Games such as "Battlefield" crank out 1TB of data per day and even "The Simpsons" generates 150 GB per day, as a global marketplace makes gaming a 24/7 activity.
So, one year ago the company fundamentally rethought its architecture to better manage the deluge of data and scale properly. It had to move from what Taneja said was a descriptive look at its business to a predictive one. And since gamers were playing on multiple devices, it needed a single view of how the games were performing for each and how users played differently on each device.
In the end, it moved from big iron to a Hadoop platform using MapReduce and new algorithms to do propensity modeling.

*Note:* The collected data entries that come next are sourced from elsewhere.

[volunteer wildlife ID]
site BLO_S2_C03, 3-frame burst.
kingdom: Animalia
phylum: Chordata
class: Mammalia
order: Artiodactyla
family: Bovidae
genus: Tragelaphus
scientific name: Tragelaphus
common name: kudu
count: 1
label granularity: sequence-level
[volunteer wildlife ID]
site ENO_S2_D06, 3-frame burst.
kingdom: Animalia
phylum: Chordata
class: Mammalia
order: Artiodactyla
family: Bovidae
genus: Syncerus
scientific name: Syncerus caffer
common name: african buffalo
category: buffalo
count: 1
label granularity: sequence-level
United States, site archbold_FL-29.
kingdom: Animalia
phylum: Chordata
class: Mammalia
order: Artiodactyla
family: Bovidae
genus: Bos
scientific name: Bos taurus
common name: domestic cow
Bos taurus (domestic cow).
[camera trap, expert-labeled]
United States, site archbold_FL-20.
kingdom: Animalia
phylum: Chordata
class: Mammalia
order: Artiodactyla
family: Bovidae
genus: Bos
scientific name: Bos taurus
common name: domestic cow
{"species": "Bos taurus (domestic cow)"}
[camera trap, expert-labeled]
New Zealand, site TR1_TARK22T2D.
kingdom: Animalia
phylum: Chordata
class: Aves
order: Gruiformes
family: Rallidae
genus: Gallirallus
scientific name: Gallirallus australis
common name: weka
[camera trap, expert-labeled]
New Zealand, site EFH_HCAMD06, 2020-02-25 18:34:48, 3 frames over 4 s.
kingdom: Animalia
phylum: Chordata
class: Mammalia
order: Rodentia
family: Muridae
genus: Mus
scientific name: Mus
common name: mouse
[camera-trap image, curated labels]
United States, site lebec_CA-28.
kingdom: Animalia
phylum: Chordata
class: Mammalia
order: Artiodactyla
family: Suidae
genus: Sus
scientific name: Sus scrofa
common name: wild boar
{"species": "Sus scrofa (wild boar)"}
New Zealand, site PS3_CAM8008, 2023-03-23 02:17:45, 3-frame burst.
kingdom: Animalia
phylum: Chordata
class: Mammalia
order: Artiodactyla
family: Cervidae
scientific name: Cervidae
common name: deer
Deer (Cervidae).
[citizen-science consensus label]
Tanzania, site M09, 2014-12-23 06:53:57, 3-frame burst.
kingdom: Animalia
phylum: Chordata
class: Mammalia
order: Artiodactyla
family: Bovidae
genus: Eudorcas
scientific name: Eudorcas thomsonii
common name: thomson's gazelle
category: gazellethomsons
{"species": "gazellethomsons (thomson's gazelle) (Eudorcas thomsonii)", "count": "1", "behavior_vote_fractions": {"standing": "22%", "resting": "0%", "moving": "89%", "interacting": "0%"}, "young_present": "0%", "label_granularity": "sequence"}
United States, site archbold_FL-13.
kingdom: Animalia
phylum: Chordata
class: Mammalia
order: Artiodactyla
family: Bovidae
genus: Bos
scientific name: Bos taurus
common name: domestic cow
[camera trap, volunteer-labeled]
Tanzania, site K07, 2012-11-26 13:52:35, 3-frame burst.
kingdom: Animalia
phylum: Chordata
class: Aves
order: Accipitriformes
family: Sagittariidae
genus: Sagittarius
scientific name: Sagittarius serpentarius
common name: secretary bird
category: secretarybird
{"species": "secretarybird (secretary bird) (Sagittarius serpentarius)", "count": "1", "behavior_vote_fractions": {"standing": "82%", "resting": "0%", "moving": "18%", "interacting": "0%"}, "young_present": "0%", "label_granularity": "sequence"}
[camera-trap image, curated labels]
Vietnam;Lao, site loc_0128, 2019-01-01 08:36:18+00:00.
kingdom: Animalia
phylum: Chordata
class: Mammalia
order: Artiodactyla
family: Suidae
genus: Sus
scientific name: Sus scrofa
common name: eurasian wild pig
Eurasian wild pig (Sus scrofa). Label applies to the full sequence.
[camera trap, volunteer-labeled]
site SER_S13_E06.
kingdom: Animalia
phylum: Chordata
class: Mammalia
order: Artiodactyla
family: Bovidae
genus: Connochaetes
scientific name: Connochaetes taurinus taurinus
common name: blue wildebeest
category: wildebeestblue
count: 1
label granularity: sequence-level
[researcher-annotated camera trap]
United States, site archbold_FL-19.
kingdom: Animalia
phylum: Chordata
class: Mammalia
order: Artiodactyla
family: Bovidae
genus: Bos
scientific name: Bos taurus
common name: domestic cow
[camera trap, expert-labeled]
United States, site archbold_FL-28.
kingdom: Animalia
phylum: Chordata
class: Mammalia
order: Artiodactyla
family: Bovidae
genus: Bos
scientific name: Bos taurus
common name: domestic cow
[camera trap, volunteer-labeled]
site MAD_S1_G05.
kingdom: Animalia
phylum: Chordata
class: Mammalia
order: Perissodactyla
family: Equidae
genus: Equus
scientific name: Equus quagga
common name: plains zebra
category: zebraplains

"Data is only a means to an end. There has to be a good understanding of what the data will be used for," Taneja said. The company was able to see where users were getting stuck or quitting or having other issues and get their feedback to improve the game. "Our main focus has to be how we help the customer. Everything else flows naturally from that," Taneja said.
Scott Yara, founder of Greenplum, now a division of EMC, said that despite some early struggles with the concepts at Greenplum, today is a very different story for EMC and the industry as a whole. "In 2013 money is changing hands. You are seeing the emergence of business in big data," Yara said.
He also said that in 2013, companies needed to start focusing on collaboration, and not just amongst a few friends but on the level of democracy. Within that collaboration and within that data, he said, are the insights to solving some of the world's biggest problems.
And Eric Colson, CAO of Stitch Fix, showed how his apparel startup is blending big data analytics and human fashion experts to develop relationships with shoppers. Stitch Fix chooses the clothes it "knows" its customers will like and ships them even without an order, confident that its process has chosen wisely.
"It's a bold business model. If we get it wrong we will pay a huge cost and alienate customers. It really relies on big data," Colson said.